Posts Tagged ‘Intersezioni’

Marco Stroppa’s Music, between commitment and technology…by Alfonso Alberti

Marco Stroppa (1959) is a composer with a multi-faceted training: for him the intersections between the different art and knowledge domains are customary frequentations.
After musical experiences in various Italian conservatories, he undertook scientific studies at MIT’s Media Lab in the U.S.: computer music, cognitive psychology and artificial intelligence. And then the electronic experiences: they aren’t a mandatory condition for his music writing, but a mindset that Stroppa takes on also when composing for acoustic-only ensembles.

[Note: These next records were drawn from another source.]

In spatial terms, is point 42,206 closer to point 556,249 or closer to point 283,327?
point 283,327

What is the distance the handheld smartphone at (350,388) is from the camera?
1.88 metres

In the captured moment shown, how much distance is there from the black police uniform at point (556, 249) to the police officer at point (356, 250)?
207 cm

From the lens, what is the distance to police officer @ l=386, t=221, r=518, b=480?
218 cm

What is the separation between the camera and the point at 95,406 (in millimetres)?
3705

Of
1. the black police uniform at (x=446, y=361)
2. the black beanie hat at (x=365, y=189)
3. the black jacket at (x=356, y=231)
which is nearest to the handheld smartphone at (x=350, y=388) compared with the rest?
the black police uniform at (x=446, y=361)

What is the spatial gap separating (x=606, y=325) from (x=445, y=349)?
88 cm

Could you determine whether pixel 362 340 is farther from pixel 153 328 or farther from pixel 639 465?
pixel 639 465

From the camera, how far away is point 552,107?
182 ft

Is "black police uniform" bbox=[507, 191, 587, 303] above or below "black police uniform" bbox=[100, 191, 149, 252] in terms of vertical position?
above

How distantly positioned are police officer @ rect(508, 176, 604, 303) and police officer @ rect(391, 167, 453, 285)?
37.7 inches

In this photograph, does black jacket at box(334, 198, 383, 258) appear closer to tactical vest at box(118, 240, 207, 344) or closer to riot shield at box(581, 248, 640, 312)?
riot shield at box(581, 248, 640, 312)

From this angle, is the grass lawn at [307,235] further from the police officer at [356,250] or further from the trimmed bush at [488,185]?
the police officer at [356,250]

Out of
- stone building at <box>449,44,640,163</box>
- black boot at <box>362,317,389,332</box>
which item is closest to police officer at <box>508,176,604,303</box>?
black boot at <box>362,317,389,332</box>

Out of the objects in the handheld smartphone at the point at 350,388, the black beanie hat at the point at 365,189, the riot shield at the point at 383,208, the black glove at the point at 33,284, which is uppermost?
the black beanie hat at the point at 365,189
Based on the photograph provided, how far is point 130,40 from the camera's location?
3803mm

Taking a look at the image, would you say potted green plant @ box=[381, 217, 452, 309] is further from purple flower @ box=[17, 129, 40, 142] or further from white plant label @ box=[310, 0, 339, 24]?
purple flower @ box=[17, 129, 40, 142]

Recently the audience in Milano had a chance to attend to the performance of a work of his, Nous sommes l’air, pas la terre (2003-2004) for accordion and viola, where a further intersection comes to the fore. It is the intersection between music and reality: music lives in the world and reads it, reads the evil, the violence, the unavoidable – and avoidable – tragedies.
The title of the work quotes a sentence, epigraph to a book by Svetlana Aleksievic, Byelorussian journalist and writer, well known for her inquiries into some dramatic events of the Twentieth Century. In that book (Voices from Chernobyl), the author lets the survivors of the Chernobyl tragedy talk, collecting their scathing testimony…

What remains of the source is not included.